Con frecuencia Tommy maldecía sus ojos, por haberlos traicionado a todos al divisar el convoy. Llegó a pensar que si hubiera nacido ciego, en lugar de dotado de una vista muy aguda, los otros estarían vivos. Sabía que era inútil pensar eso. En vez de ello, se juró que si sobrevivía a la guerra, un día iría al oeste de Tejas y, una vez allí, recorrería los montes y arroyos de aquel escabroso territorio, empuñaría un rifle y se dedicaría a cazar liebres: todas las liebres que divisara. Tommy se imaginó cazando decenas, centenares, miles, organizando una auténtica matanza de liebres, hasta caer rendido en el suelo, con las municiones agotadas y el rifle humeante. Habría liebres suficientes para que su capitán comiera estofado de liebre durante una eternidad.
Sabía que no podría volver a conciliar el sueño.

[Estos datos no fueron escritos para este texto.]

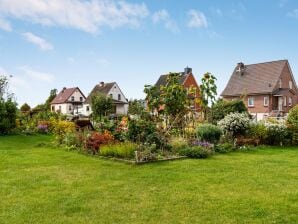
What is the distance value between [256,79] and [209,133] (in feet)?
110

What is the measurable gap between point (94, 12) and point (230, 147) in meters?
7.92

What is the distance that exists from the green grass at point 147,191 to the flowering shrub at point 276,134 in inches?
263

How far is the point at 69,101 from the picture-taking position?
6938 centimetres

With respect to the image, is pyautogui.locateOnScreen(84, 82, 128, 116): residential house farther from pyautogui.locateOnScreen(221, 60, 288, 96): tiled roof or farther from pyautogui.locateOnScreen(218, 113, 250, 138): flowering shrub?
pyautogui.locateOnScreen(218, 113, 250, 138): flowering shrub

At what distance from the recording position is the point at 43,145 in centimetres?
1677

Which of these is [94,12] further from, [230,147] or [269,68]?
[269,68]

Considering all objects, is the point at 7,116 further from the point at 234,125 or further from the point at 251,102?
the point at 251,102

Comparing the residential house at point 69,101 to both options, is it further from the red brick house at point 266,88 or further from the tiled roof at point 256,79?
the red brick house at point 266,88

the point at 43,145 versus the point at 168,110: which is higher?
the point at 168,110

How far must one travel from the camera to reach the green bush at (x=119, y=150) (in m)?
12.0

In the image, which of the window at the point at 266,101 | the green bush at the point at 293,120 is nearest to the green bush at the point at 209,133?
the green bush at the point at 293,120

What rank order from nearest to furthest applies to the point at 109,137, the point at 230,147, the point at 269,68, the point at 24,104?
the point at 109,137, the point at 230,147, the point at 269,68, the point at 24,104

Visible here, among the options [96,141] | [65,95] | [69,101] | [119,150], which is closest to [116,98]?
[69,101]

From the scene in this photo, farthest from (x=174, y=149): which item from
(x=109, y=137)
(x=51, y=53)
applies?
(x=51, y=53)
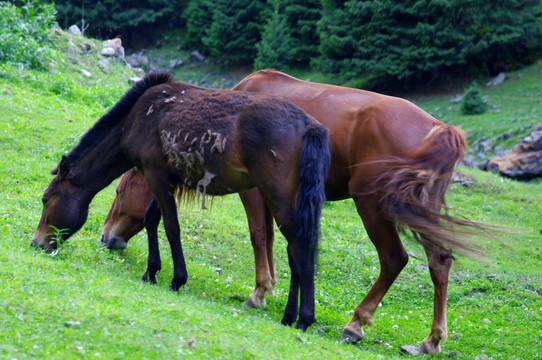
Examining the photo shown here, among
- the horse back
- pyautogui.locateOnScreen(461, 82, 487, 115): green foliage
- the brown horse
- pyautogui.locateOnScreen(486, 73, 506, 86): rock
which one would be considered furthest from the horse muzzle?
pyautogui.locateOnScreen(486, 73, 506, 86): rock

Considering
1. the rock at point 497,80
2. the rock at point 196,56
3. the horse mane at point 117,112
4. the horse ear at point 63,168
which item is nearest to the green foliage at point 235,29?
the rock at point 196,56

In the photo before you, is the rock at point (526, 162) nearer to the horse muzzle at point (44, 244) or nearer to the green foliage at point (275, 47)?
the horse muzzle at point (44, 244)

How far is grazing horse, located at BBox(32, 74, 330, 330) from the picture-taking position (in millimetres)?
5500

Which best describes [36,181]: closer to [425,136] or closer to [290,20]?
[425,136]

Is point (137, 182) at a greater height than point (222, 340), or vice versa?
point (137, 182)

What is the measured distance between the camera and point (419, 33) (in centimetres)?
2622

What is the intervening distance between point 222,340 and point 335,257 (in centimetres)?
460

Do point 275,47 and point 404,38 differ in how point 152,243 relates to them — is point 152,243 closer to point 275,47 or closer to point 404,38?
point 404,38

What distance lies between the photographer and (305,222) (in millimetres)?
5379

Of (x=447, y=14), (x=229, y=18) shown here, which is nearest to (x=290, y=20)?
(x=229, y=18)

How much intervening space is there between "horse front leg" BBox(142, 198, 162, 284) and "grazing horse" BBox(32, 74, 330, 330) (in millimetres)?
128

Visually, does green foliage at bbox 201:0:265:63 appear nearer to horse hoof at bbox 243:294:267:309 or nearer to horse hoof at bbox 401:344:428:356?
horse hoof at bbox 243:294:267:309

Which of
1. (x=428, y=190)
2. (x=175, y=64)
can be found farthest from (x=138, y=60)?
(x=428, y=190)

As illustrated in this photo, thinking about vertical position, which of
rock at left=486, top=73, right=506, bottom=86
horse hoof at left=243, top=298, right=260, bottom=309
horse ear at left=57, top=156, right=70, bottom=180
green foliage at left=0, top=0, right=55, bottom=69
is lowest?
horse hoof at left=243, top=298, right=260, bottom=309
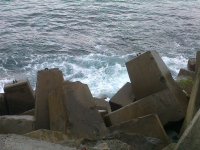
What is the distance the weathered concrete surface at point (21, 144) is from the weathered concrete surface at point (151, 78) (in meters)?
2.41

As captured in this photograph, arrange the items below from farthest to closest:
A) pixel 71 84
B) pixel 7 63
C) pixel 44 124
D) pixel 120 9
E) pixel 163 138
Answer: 1. pixel 120 9
2. pixel 7 63
3. pixel 44 124
4. pixel 71 84
5. pixel 163 138

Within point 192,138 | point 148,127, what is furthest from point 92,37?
point 192,138

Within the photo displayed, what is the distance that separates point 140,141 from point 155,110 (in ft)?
3.66

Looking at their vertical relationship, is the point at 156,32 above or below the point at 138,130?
below

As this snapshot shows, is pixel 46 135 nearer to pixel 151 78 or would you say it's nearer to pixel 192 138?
pixel 192 138

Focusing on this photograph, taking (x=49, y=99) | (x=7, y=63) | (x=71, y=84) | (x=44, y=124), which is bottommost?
(x=7, y=63)

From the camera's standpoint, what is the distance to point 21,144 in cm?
205

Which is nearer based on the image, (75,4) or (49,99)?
(49,99)

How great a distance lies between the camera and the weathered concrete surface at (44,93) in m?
3.96

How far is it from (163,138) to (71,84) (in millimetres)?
1481

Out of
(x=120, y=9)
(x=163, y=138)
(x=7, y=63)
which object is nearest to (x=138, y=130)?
(x=163, y=138)

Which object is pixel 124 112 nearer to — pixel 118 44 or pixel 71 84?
pixel 71 84

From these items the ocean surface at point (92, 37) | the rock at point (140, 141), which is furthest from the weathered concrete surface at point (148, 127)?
the ocean surface at point (92, 37)

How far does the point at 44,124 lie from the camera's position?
13.0ft
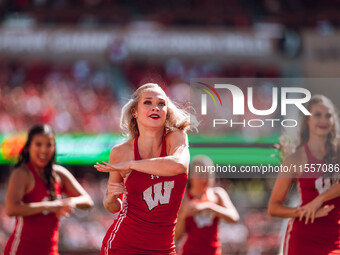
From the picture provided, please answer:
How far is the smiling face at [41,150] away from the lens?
4.56 m

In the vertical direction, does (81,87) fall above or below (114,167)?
above

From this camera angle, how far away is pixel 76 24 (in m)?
14.6

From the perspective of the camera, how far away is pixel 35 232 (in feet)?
14.4

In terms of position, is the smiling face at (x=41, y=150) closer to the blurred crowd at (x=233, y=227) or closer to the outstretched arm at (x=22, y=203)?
the outstretched arm at (x=22, y=203)

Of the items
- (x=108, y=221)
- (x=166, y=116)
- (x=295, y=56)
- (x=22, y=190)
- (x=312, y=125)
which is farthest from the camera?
(x=295, y=56)

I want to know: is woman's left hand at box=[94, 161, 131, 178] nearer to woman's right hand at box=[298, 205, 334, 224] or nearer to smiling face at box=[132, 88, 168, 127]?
smiling face at box=[132, 88, 168, 127]

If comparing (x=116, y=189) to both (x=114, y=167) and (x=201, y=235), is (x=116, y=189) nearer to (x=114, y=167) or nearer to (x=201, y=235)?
(x=114, y=167)

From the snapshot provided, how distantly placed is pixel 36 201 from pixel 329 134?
7.85 feet

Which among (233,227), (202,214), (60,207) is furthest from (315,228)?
(233,227)

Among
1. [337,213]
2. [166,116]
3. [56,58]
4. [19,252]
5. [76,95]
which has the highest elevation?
[56,58]

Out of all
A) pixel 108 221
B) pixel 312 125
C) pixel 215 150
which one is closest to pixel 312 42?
pixel 108 221

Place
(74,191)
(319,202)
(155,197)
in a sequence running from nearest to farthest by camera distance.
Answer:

Así pues, permaneció acostado boca arriba, escuchando el batir de la lluvia sobre el tejado metálico, que resonaba como disparos de rifle. Mezclado con ese sonido oyó un ruido grave y distante. Al cabo de unos momentos, unos estridentes silbatos y gritos frenéticos, todos en el inconfundible y colérico alemán de los guardias del campo de prisioneros. Se levantó de la litera y se dispuso a calzarse las botas cuando oyó los golpes en la puerta del barracón y «Raus! Raus! Schnell!» En el recinto de revista de tropas haría frío, de modo que se puso su vieja cazadora de cuero de aviador. Los demás hombres se vistieron con rapidez, enfundándose su ropa interior de lana y sus botas de aviador gastadas y rotas, al tiempo que las primeras insinuaciones del amanecer se filtraban a través de las sucias ventanas del barracón. En su prisa por vestirse, Tommy perdió de vista al Lovely Lydia y a su tripulación, dejando que se desvanecieran en la parte cercana de su memoria mientras él corría a unirse a los hombres que salían a la gélida y húmeda atmósfera matutina del Stalag Luft 13.